According to the NHS staff survey, 30.1% of staff at Calderdale and Huddersfield NHS Foundation Trust experienced at least one incident of harassment, bullying or abuse from a patient, relative or member of the public in 2019.
That’s the highest proportion since comparable records began in 2014 – when 26.3% of staff reported bullying and abuse. Staff also reported rising levels of abuse from their own colleagues with 19.1% of them reporting at least one incident last year, up from 18.6% in 2018.
It’s not just bullying that’s an increasing problem. One in six (16.8%) members of staff at the trust reported at least one incident of violence from patients, relatives or members of the public last year, up from 15.8% in 2018.

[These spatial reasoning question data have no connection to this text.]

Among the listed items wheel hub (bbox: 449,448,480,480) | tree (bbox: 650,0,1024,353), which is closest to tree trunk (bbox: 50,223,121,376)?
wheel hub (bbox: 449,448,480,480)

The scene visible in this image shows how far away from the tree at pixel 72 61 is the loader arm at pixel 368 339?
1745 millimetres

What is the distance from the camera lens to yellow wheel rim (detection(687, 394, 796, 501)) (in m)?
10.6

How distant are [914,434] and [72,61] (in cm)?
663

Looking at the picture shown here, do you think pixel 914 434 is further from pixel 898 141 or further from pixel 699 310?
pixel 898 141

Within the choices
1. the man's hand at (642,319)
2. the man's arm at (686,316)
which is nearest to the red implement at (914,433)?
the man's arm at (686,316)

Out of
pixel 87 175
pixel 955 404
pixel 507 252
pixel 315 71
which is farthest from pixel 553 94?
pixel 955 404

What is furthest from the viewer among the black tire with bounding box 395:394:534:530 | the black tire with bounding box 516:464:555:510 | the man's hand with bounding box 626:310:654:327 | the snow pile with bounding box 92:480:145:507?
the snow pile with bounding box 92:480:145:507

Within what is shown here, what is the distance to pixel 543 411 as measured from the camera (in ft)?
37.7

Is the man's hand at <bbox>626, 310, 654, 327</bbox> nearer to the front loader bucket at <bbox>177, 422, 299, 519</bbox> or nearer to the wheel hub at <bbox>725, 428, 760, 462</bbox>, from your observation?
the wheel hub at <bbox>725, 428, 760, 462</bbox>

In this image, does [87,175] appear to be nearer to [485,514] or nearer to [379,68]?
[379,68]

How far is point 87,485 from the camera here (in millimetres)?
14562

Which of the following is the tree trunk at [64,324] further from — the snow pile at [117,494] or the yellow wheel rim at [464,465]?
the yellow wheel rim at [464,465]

Dr Samantha Batt-Rawden, co-founder of Doctors’ Association UK and an intensive care doctor, said the figures were “extremely worrying”. She said: “The fact that this number is rising year on year should be a red flag to this government, especially at a time when the NHS is short of 100,000 frontline staff.
“Doctors have repeatedly told us they do not feel cared for by their workplaces, and that spiralling workloads are contributing to occupational stress and burnout.”
Health Secretary Matt Hancock wrote to NHS staff following the publication of the survey. He said: “There is far too much violence against NHS staff, and too much acceptance that it’s part of the job.
“We will not tolerate assaults, physical or verbal, against NHS colleagues ‒ staff or volunteers. You should not tolerate violence or abuse either.”